[RFC] High level Vision for Shard Management

himshikha commented 1 year ago

Problem Statement

Shard management in OpenSearch is currently sub-optimal in terms of allocation and overall shard count/size handling. Shard allocation and rebalancing currently tries to balance the number of shards on each node (in addition to other deciders), but does not take into account shard sizes, hot shards and node performance metrics like disk and CPU usage. This often leads to shard skew, some nodes getting overloaded with large shards or with high request rate.

Shard sizing and replica count is also an issue where users often exceed the optimal shard size/count limits, which impacts cluster performance and makes cluster updates slow. Not having enough replicas can impact search performance for high workloads.

Additionally, since all allocation logic resides in core right now, it makes it difficult for new folks to understand where to begin and contribute for a particular logical piece. The logic is also getting tangled up with cluster manager code making it difficult to work with both components and creating unnecessary dependencies in the codebase.

Goal

We want to optimize shard placement and rebalancing in order to achieve improved cluster performance. We also propose to time the shard migrations such that it has no or negligible impact to the cluster when it happens. End goal is for OpenSearch to have capabilities to auto manage most aspects of shard management, while providing pluggable solutions which users can customize to their requirements. We want to have better shard allocation which takes into account performance metrics at node, shard and index level, and provides most optimal allocation for each shard. This would solve shard skew and hot nodes/hot shards related issues and improve cluster performance. For shard sizes, we can provide pluggable solutions where users doesn’t have to care about these aspects and OpenSearch can auto manage shard sizes and replicas. We can provide adaptable solutions for faster shard relocations/recoveries which will help with cluster updates and shard rebalances.

Proposal

We are proposing to have pluggable components for overall Shard Management in OpenSearch. There can be multiple components based on how much we want to break it down. We will extract out Shard allocation logic (deciders, balancers) into a separate component, making it easier to extend and add new allocation deciders based on requirement. Deciders can be further broken down based on resources they take decisions on.

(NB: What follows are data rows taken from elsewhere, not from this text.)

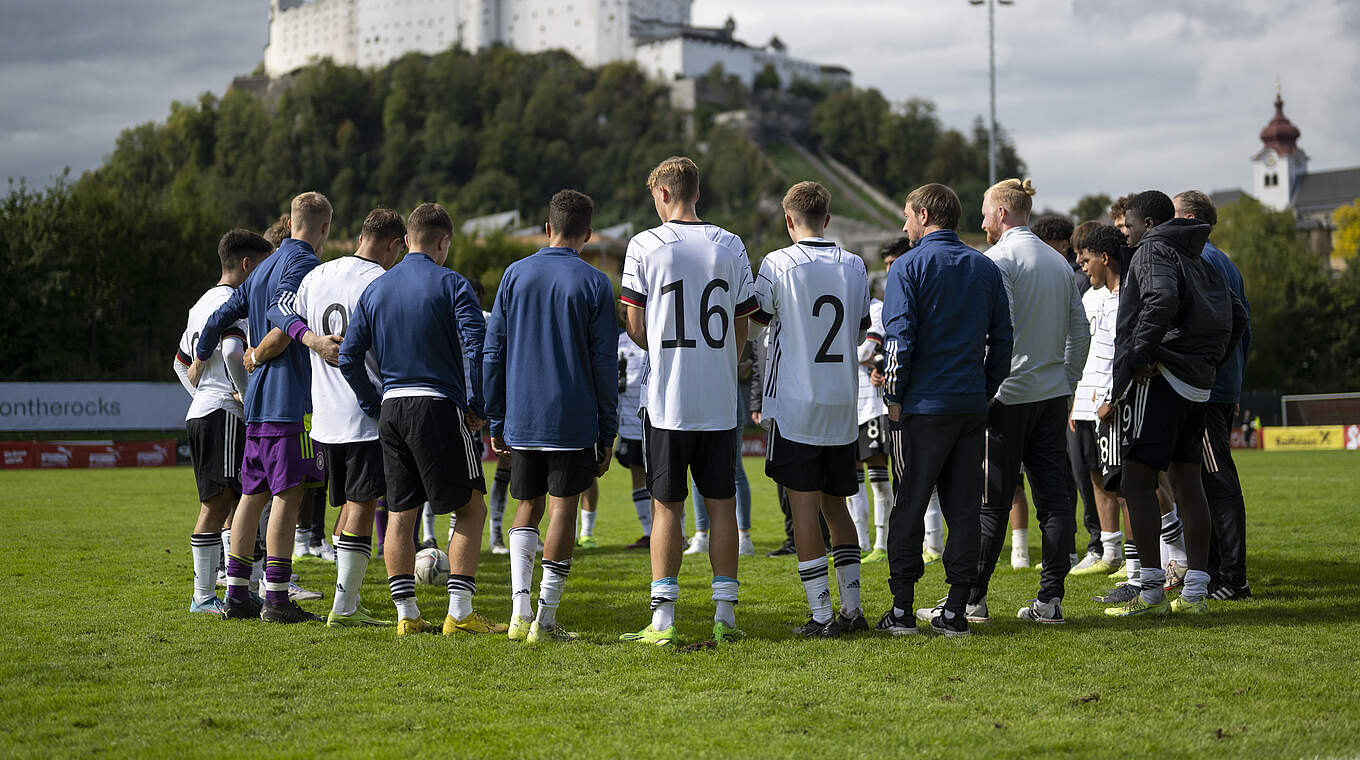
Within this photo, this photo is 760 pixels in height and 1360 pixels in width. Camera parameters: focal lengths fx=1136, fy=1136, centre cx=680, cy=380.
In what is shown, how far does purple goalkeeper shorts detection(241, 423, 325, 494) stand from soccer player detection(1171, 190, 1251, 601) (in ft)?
17.6

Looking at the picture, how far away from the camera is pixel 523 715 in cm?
437

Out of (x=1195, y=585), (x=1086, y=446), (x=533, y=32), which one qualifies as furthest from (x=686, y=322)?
(x=533, y=32)

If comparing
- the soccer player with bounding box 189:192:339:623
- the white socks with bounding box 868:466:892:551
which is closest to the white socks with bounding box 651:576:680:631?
the soccer player with bounding box 189:192:339:623

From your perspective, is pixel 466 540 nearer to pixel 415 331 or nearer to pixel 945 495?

Allocation logic will be improved by adding new deciders which use shard/node heat, shard sizes, disk throughput, CPU and other metrics to give optimal allocation decision. New metrics can be onboarded to existing MetricsCollector to accomplish this as required.

Having these components out of core and as separate components also contribute to efforts to modularize the existing components in OpenSearch. This will help in maintaining the shard allocation logic and allow easy onboarding and contributions from developers, with limited feature scope.

ShardManager

This component will be responsible for overall management of shards, including shard allocation and rebalancing decisions. It will host the allocation deciders and balancers as a separate component (these can be removed from core post this change). Allocation will be enhanced to add new deciders, which use different resource utilization metrics as decision criteria and give an optimal allocation. Users can add their own deciders as per requirements since this will be a pluggable component.

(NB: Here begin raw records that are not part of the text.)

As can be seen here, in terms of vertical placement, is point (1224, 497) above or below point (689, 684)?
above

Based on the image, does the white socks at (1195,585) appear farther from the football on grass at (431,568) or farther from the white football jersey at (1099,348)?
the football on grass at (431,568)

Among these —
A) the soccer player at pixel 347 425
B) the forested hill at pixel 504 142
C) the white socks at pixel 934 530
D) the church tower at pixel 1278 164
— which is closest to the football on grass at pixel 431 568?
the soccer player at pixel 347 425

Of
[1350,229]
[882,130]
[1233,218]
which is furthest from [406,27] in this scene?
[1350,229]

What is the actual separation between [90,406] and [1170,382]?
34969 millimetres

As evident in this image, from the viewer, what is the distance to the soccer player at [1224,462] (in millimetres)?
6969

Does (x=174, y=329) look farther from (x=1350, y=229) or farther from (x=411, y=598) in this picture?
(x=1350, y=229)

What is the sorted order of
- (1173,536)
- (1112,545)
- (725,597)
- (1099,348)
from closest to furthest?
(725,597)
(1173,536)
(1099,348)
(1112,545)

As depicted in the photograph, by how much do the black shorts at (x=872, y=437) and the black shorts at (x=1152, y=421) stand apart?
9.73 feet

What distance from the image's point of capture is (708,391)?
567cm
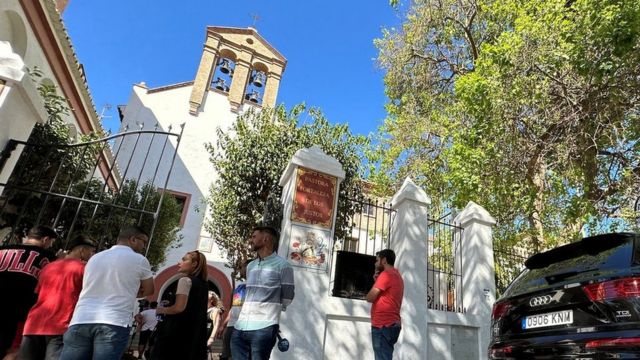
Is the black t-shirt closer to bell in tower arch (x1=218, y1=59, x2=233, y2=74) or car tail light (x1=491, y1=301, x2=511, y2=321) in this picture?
car tail light (x1=491, y1=301, x2=511, y2=321)

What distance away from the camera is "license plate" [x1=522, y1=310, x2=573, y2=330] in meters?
2.75

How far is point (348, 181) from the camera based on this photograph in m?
11.7

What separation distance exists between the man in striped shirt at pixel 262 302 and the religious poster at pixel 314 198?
1616 mm

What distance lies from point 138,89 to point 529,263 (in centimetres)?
2106

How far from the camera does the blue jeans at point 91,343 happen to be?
288 cm

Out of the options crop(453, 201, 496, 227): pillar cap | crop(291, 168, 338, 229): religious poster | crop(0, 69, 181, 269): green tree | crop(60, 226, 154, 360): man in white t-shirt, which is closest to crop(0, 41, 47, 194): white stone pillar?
crop(0, 69, 181, 269): green tree

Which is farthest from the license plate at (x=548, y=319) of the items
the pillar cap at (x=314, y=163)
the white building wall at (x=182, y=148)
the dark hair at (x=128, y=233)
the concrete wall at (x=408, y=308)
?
the white building wall at (x=182, y=148)

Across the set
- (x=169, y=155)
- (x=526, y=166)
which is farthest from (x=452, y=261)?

This can be extended for improving cluster performance by auto-tuning shard sizes, replica counts based on indexing and search workloads. Eventually, users will only need to be aware of indexes and everything else gets handled by OpenSearch automatically. Shard relocation can be improved by auto tuning recovery settings using the cluster metrics which will help speed up cluster updates requiring shard migrations.

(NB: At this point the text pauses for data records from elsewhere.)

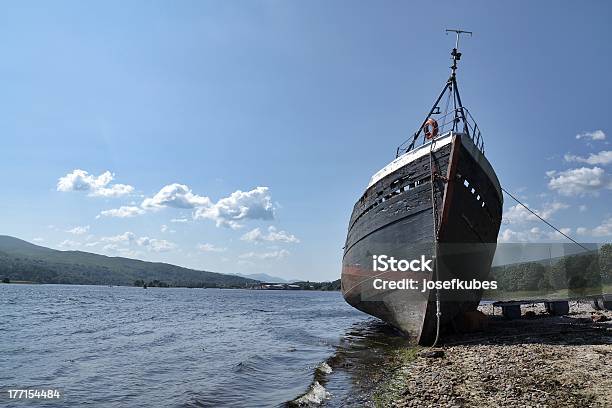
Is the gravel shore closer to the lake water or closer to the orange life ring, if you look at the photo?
the lake water

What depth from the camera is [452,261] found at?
1712cm

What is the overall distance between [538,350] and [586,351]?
1292 millimetres

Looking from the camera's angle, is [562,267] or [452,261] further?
[562,267]

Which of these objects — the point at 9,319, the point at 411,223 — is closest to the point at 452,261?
the point at 411,223

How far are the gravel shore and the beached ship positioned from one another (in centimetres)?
210

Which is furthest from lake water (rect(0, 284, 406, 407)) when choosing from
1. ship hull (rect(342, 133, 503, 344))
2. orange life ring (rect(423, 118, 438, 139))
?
orange life ring (rect(423, 118, 438, 139))

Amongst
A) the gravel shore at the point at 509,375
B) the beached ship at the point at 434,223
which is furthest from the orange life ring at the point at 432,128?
the gravel shore at the point at 509,375

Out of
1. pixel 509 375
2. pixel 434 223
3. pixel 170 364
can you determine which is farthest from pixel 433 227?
pixel 170 364

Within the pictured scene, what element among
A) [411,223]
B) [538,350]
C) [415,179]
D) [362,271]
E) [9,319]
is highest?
[415,179]

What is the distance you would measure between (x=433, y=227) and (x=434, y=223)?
225 millimetres

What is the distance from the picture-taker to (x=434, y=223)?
16.5 meters

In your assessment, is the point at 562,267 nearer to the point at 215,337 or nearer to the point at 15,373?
the point at 215,337

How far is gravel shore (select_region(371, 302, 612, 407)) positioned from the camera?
907cm

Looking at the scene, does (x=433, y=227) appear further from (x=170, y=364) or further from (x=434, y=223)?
(x=170, y=364)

These functionalities can be part of the ShardManager component or can be split in multiple modules for allocation, auto tuning, etc.

HeatMapManager

This will be a new component responsible for creating HeatMap at node level, shard level, index level by using the metrics available from the Metrics reader (this could be PA reader). MetricsCollector (this can be PA collector) will be enhanced to emit new metrics at shard and node levels, if they don't already exist. It will also be aware of the cluster metadata required to map shards to nodes and indexes to aggregate metrics at required levels. HeatMap generation will use shard level metrics like shard count, shard size, request latency, rejections, disk throughput used and node level metrics like CPU, JVM, disk space, overall disk throughput and network bandwidth. It will also be capable of maintaining historical heat data for better decision making.

This will be used by ShardManager then to include shard/node heat as a criteria for allocation and rebalancing decision.

Phases

We will be taking a phased out approach to accomplish this. For each phase we will publish more detailed RFC/design docs.

Phase 1: ShardManager and HeatMapManager as pluggable components with a default implementation. Consuming the heatmap in allocation decision as a new decider. Phase 2: ShardManager extension with all deciders/balancers moved out of core. Additional features to be added will be further phased out.

Next Steps

Next steps will be to come up with high level design based on vision and feedback from this proposal. We will then create meta issues to go in more depth on the components involved to continue the detailed design.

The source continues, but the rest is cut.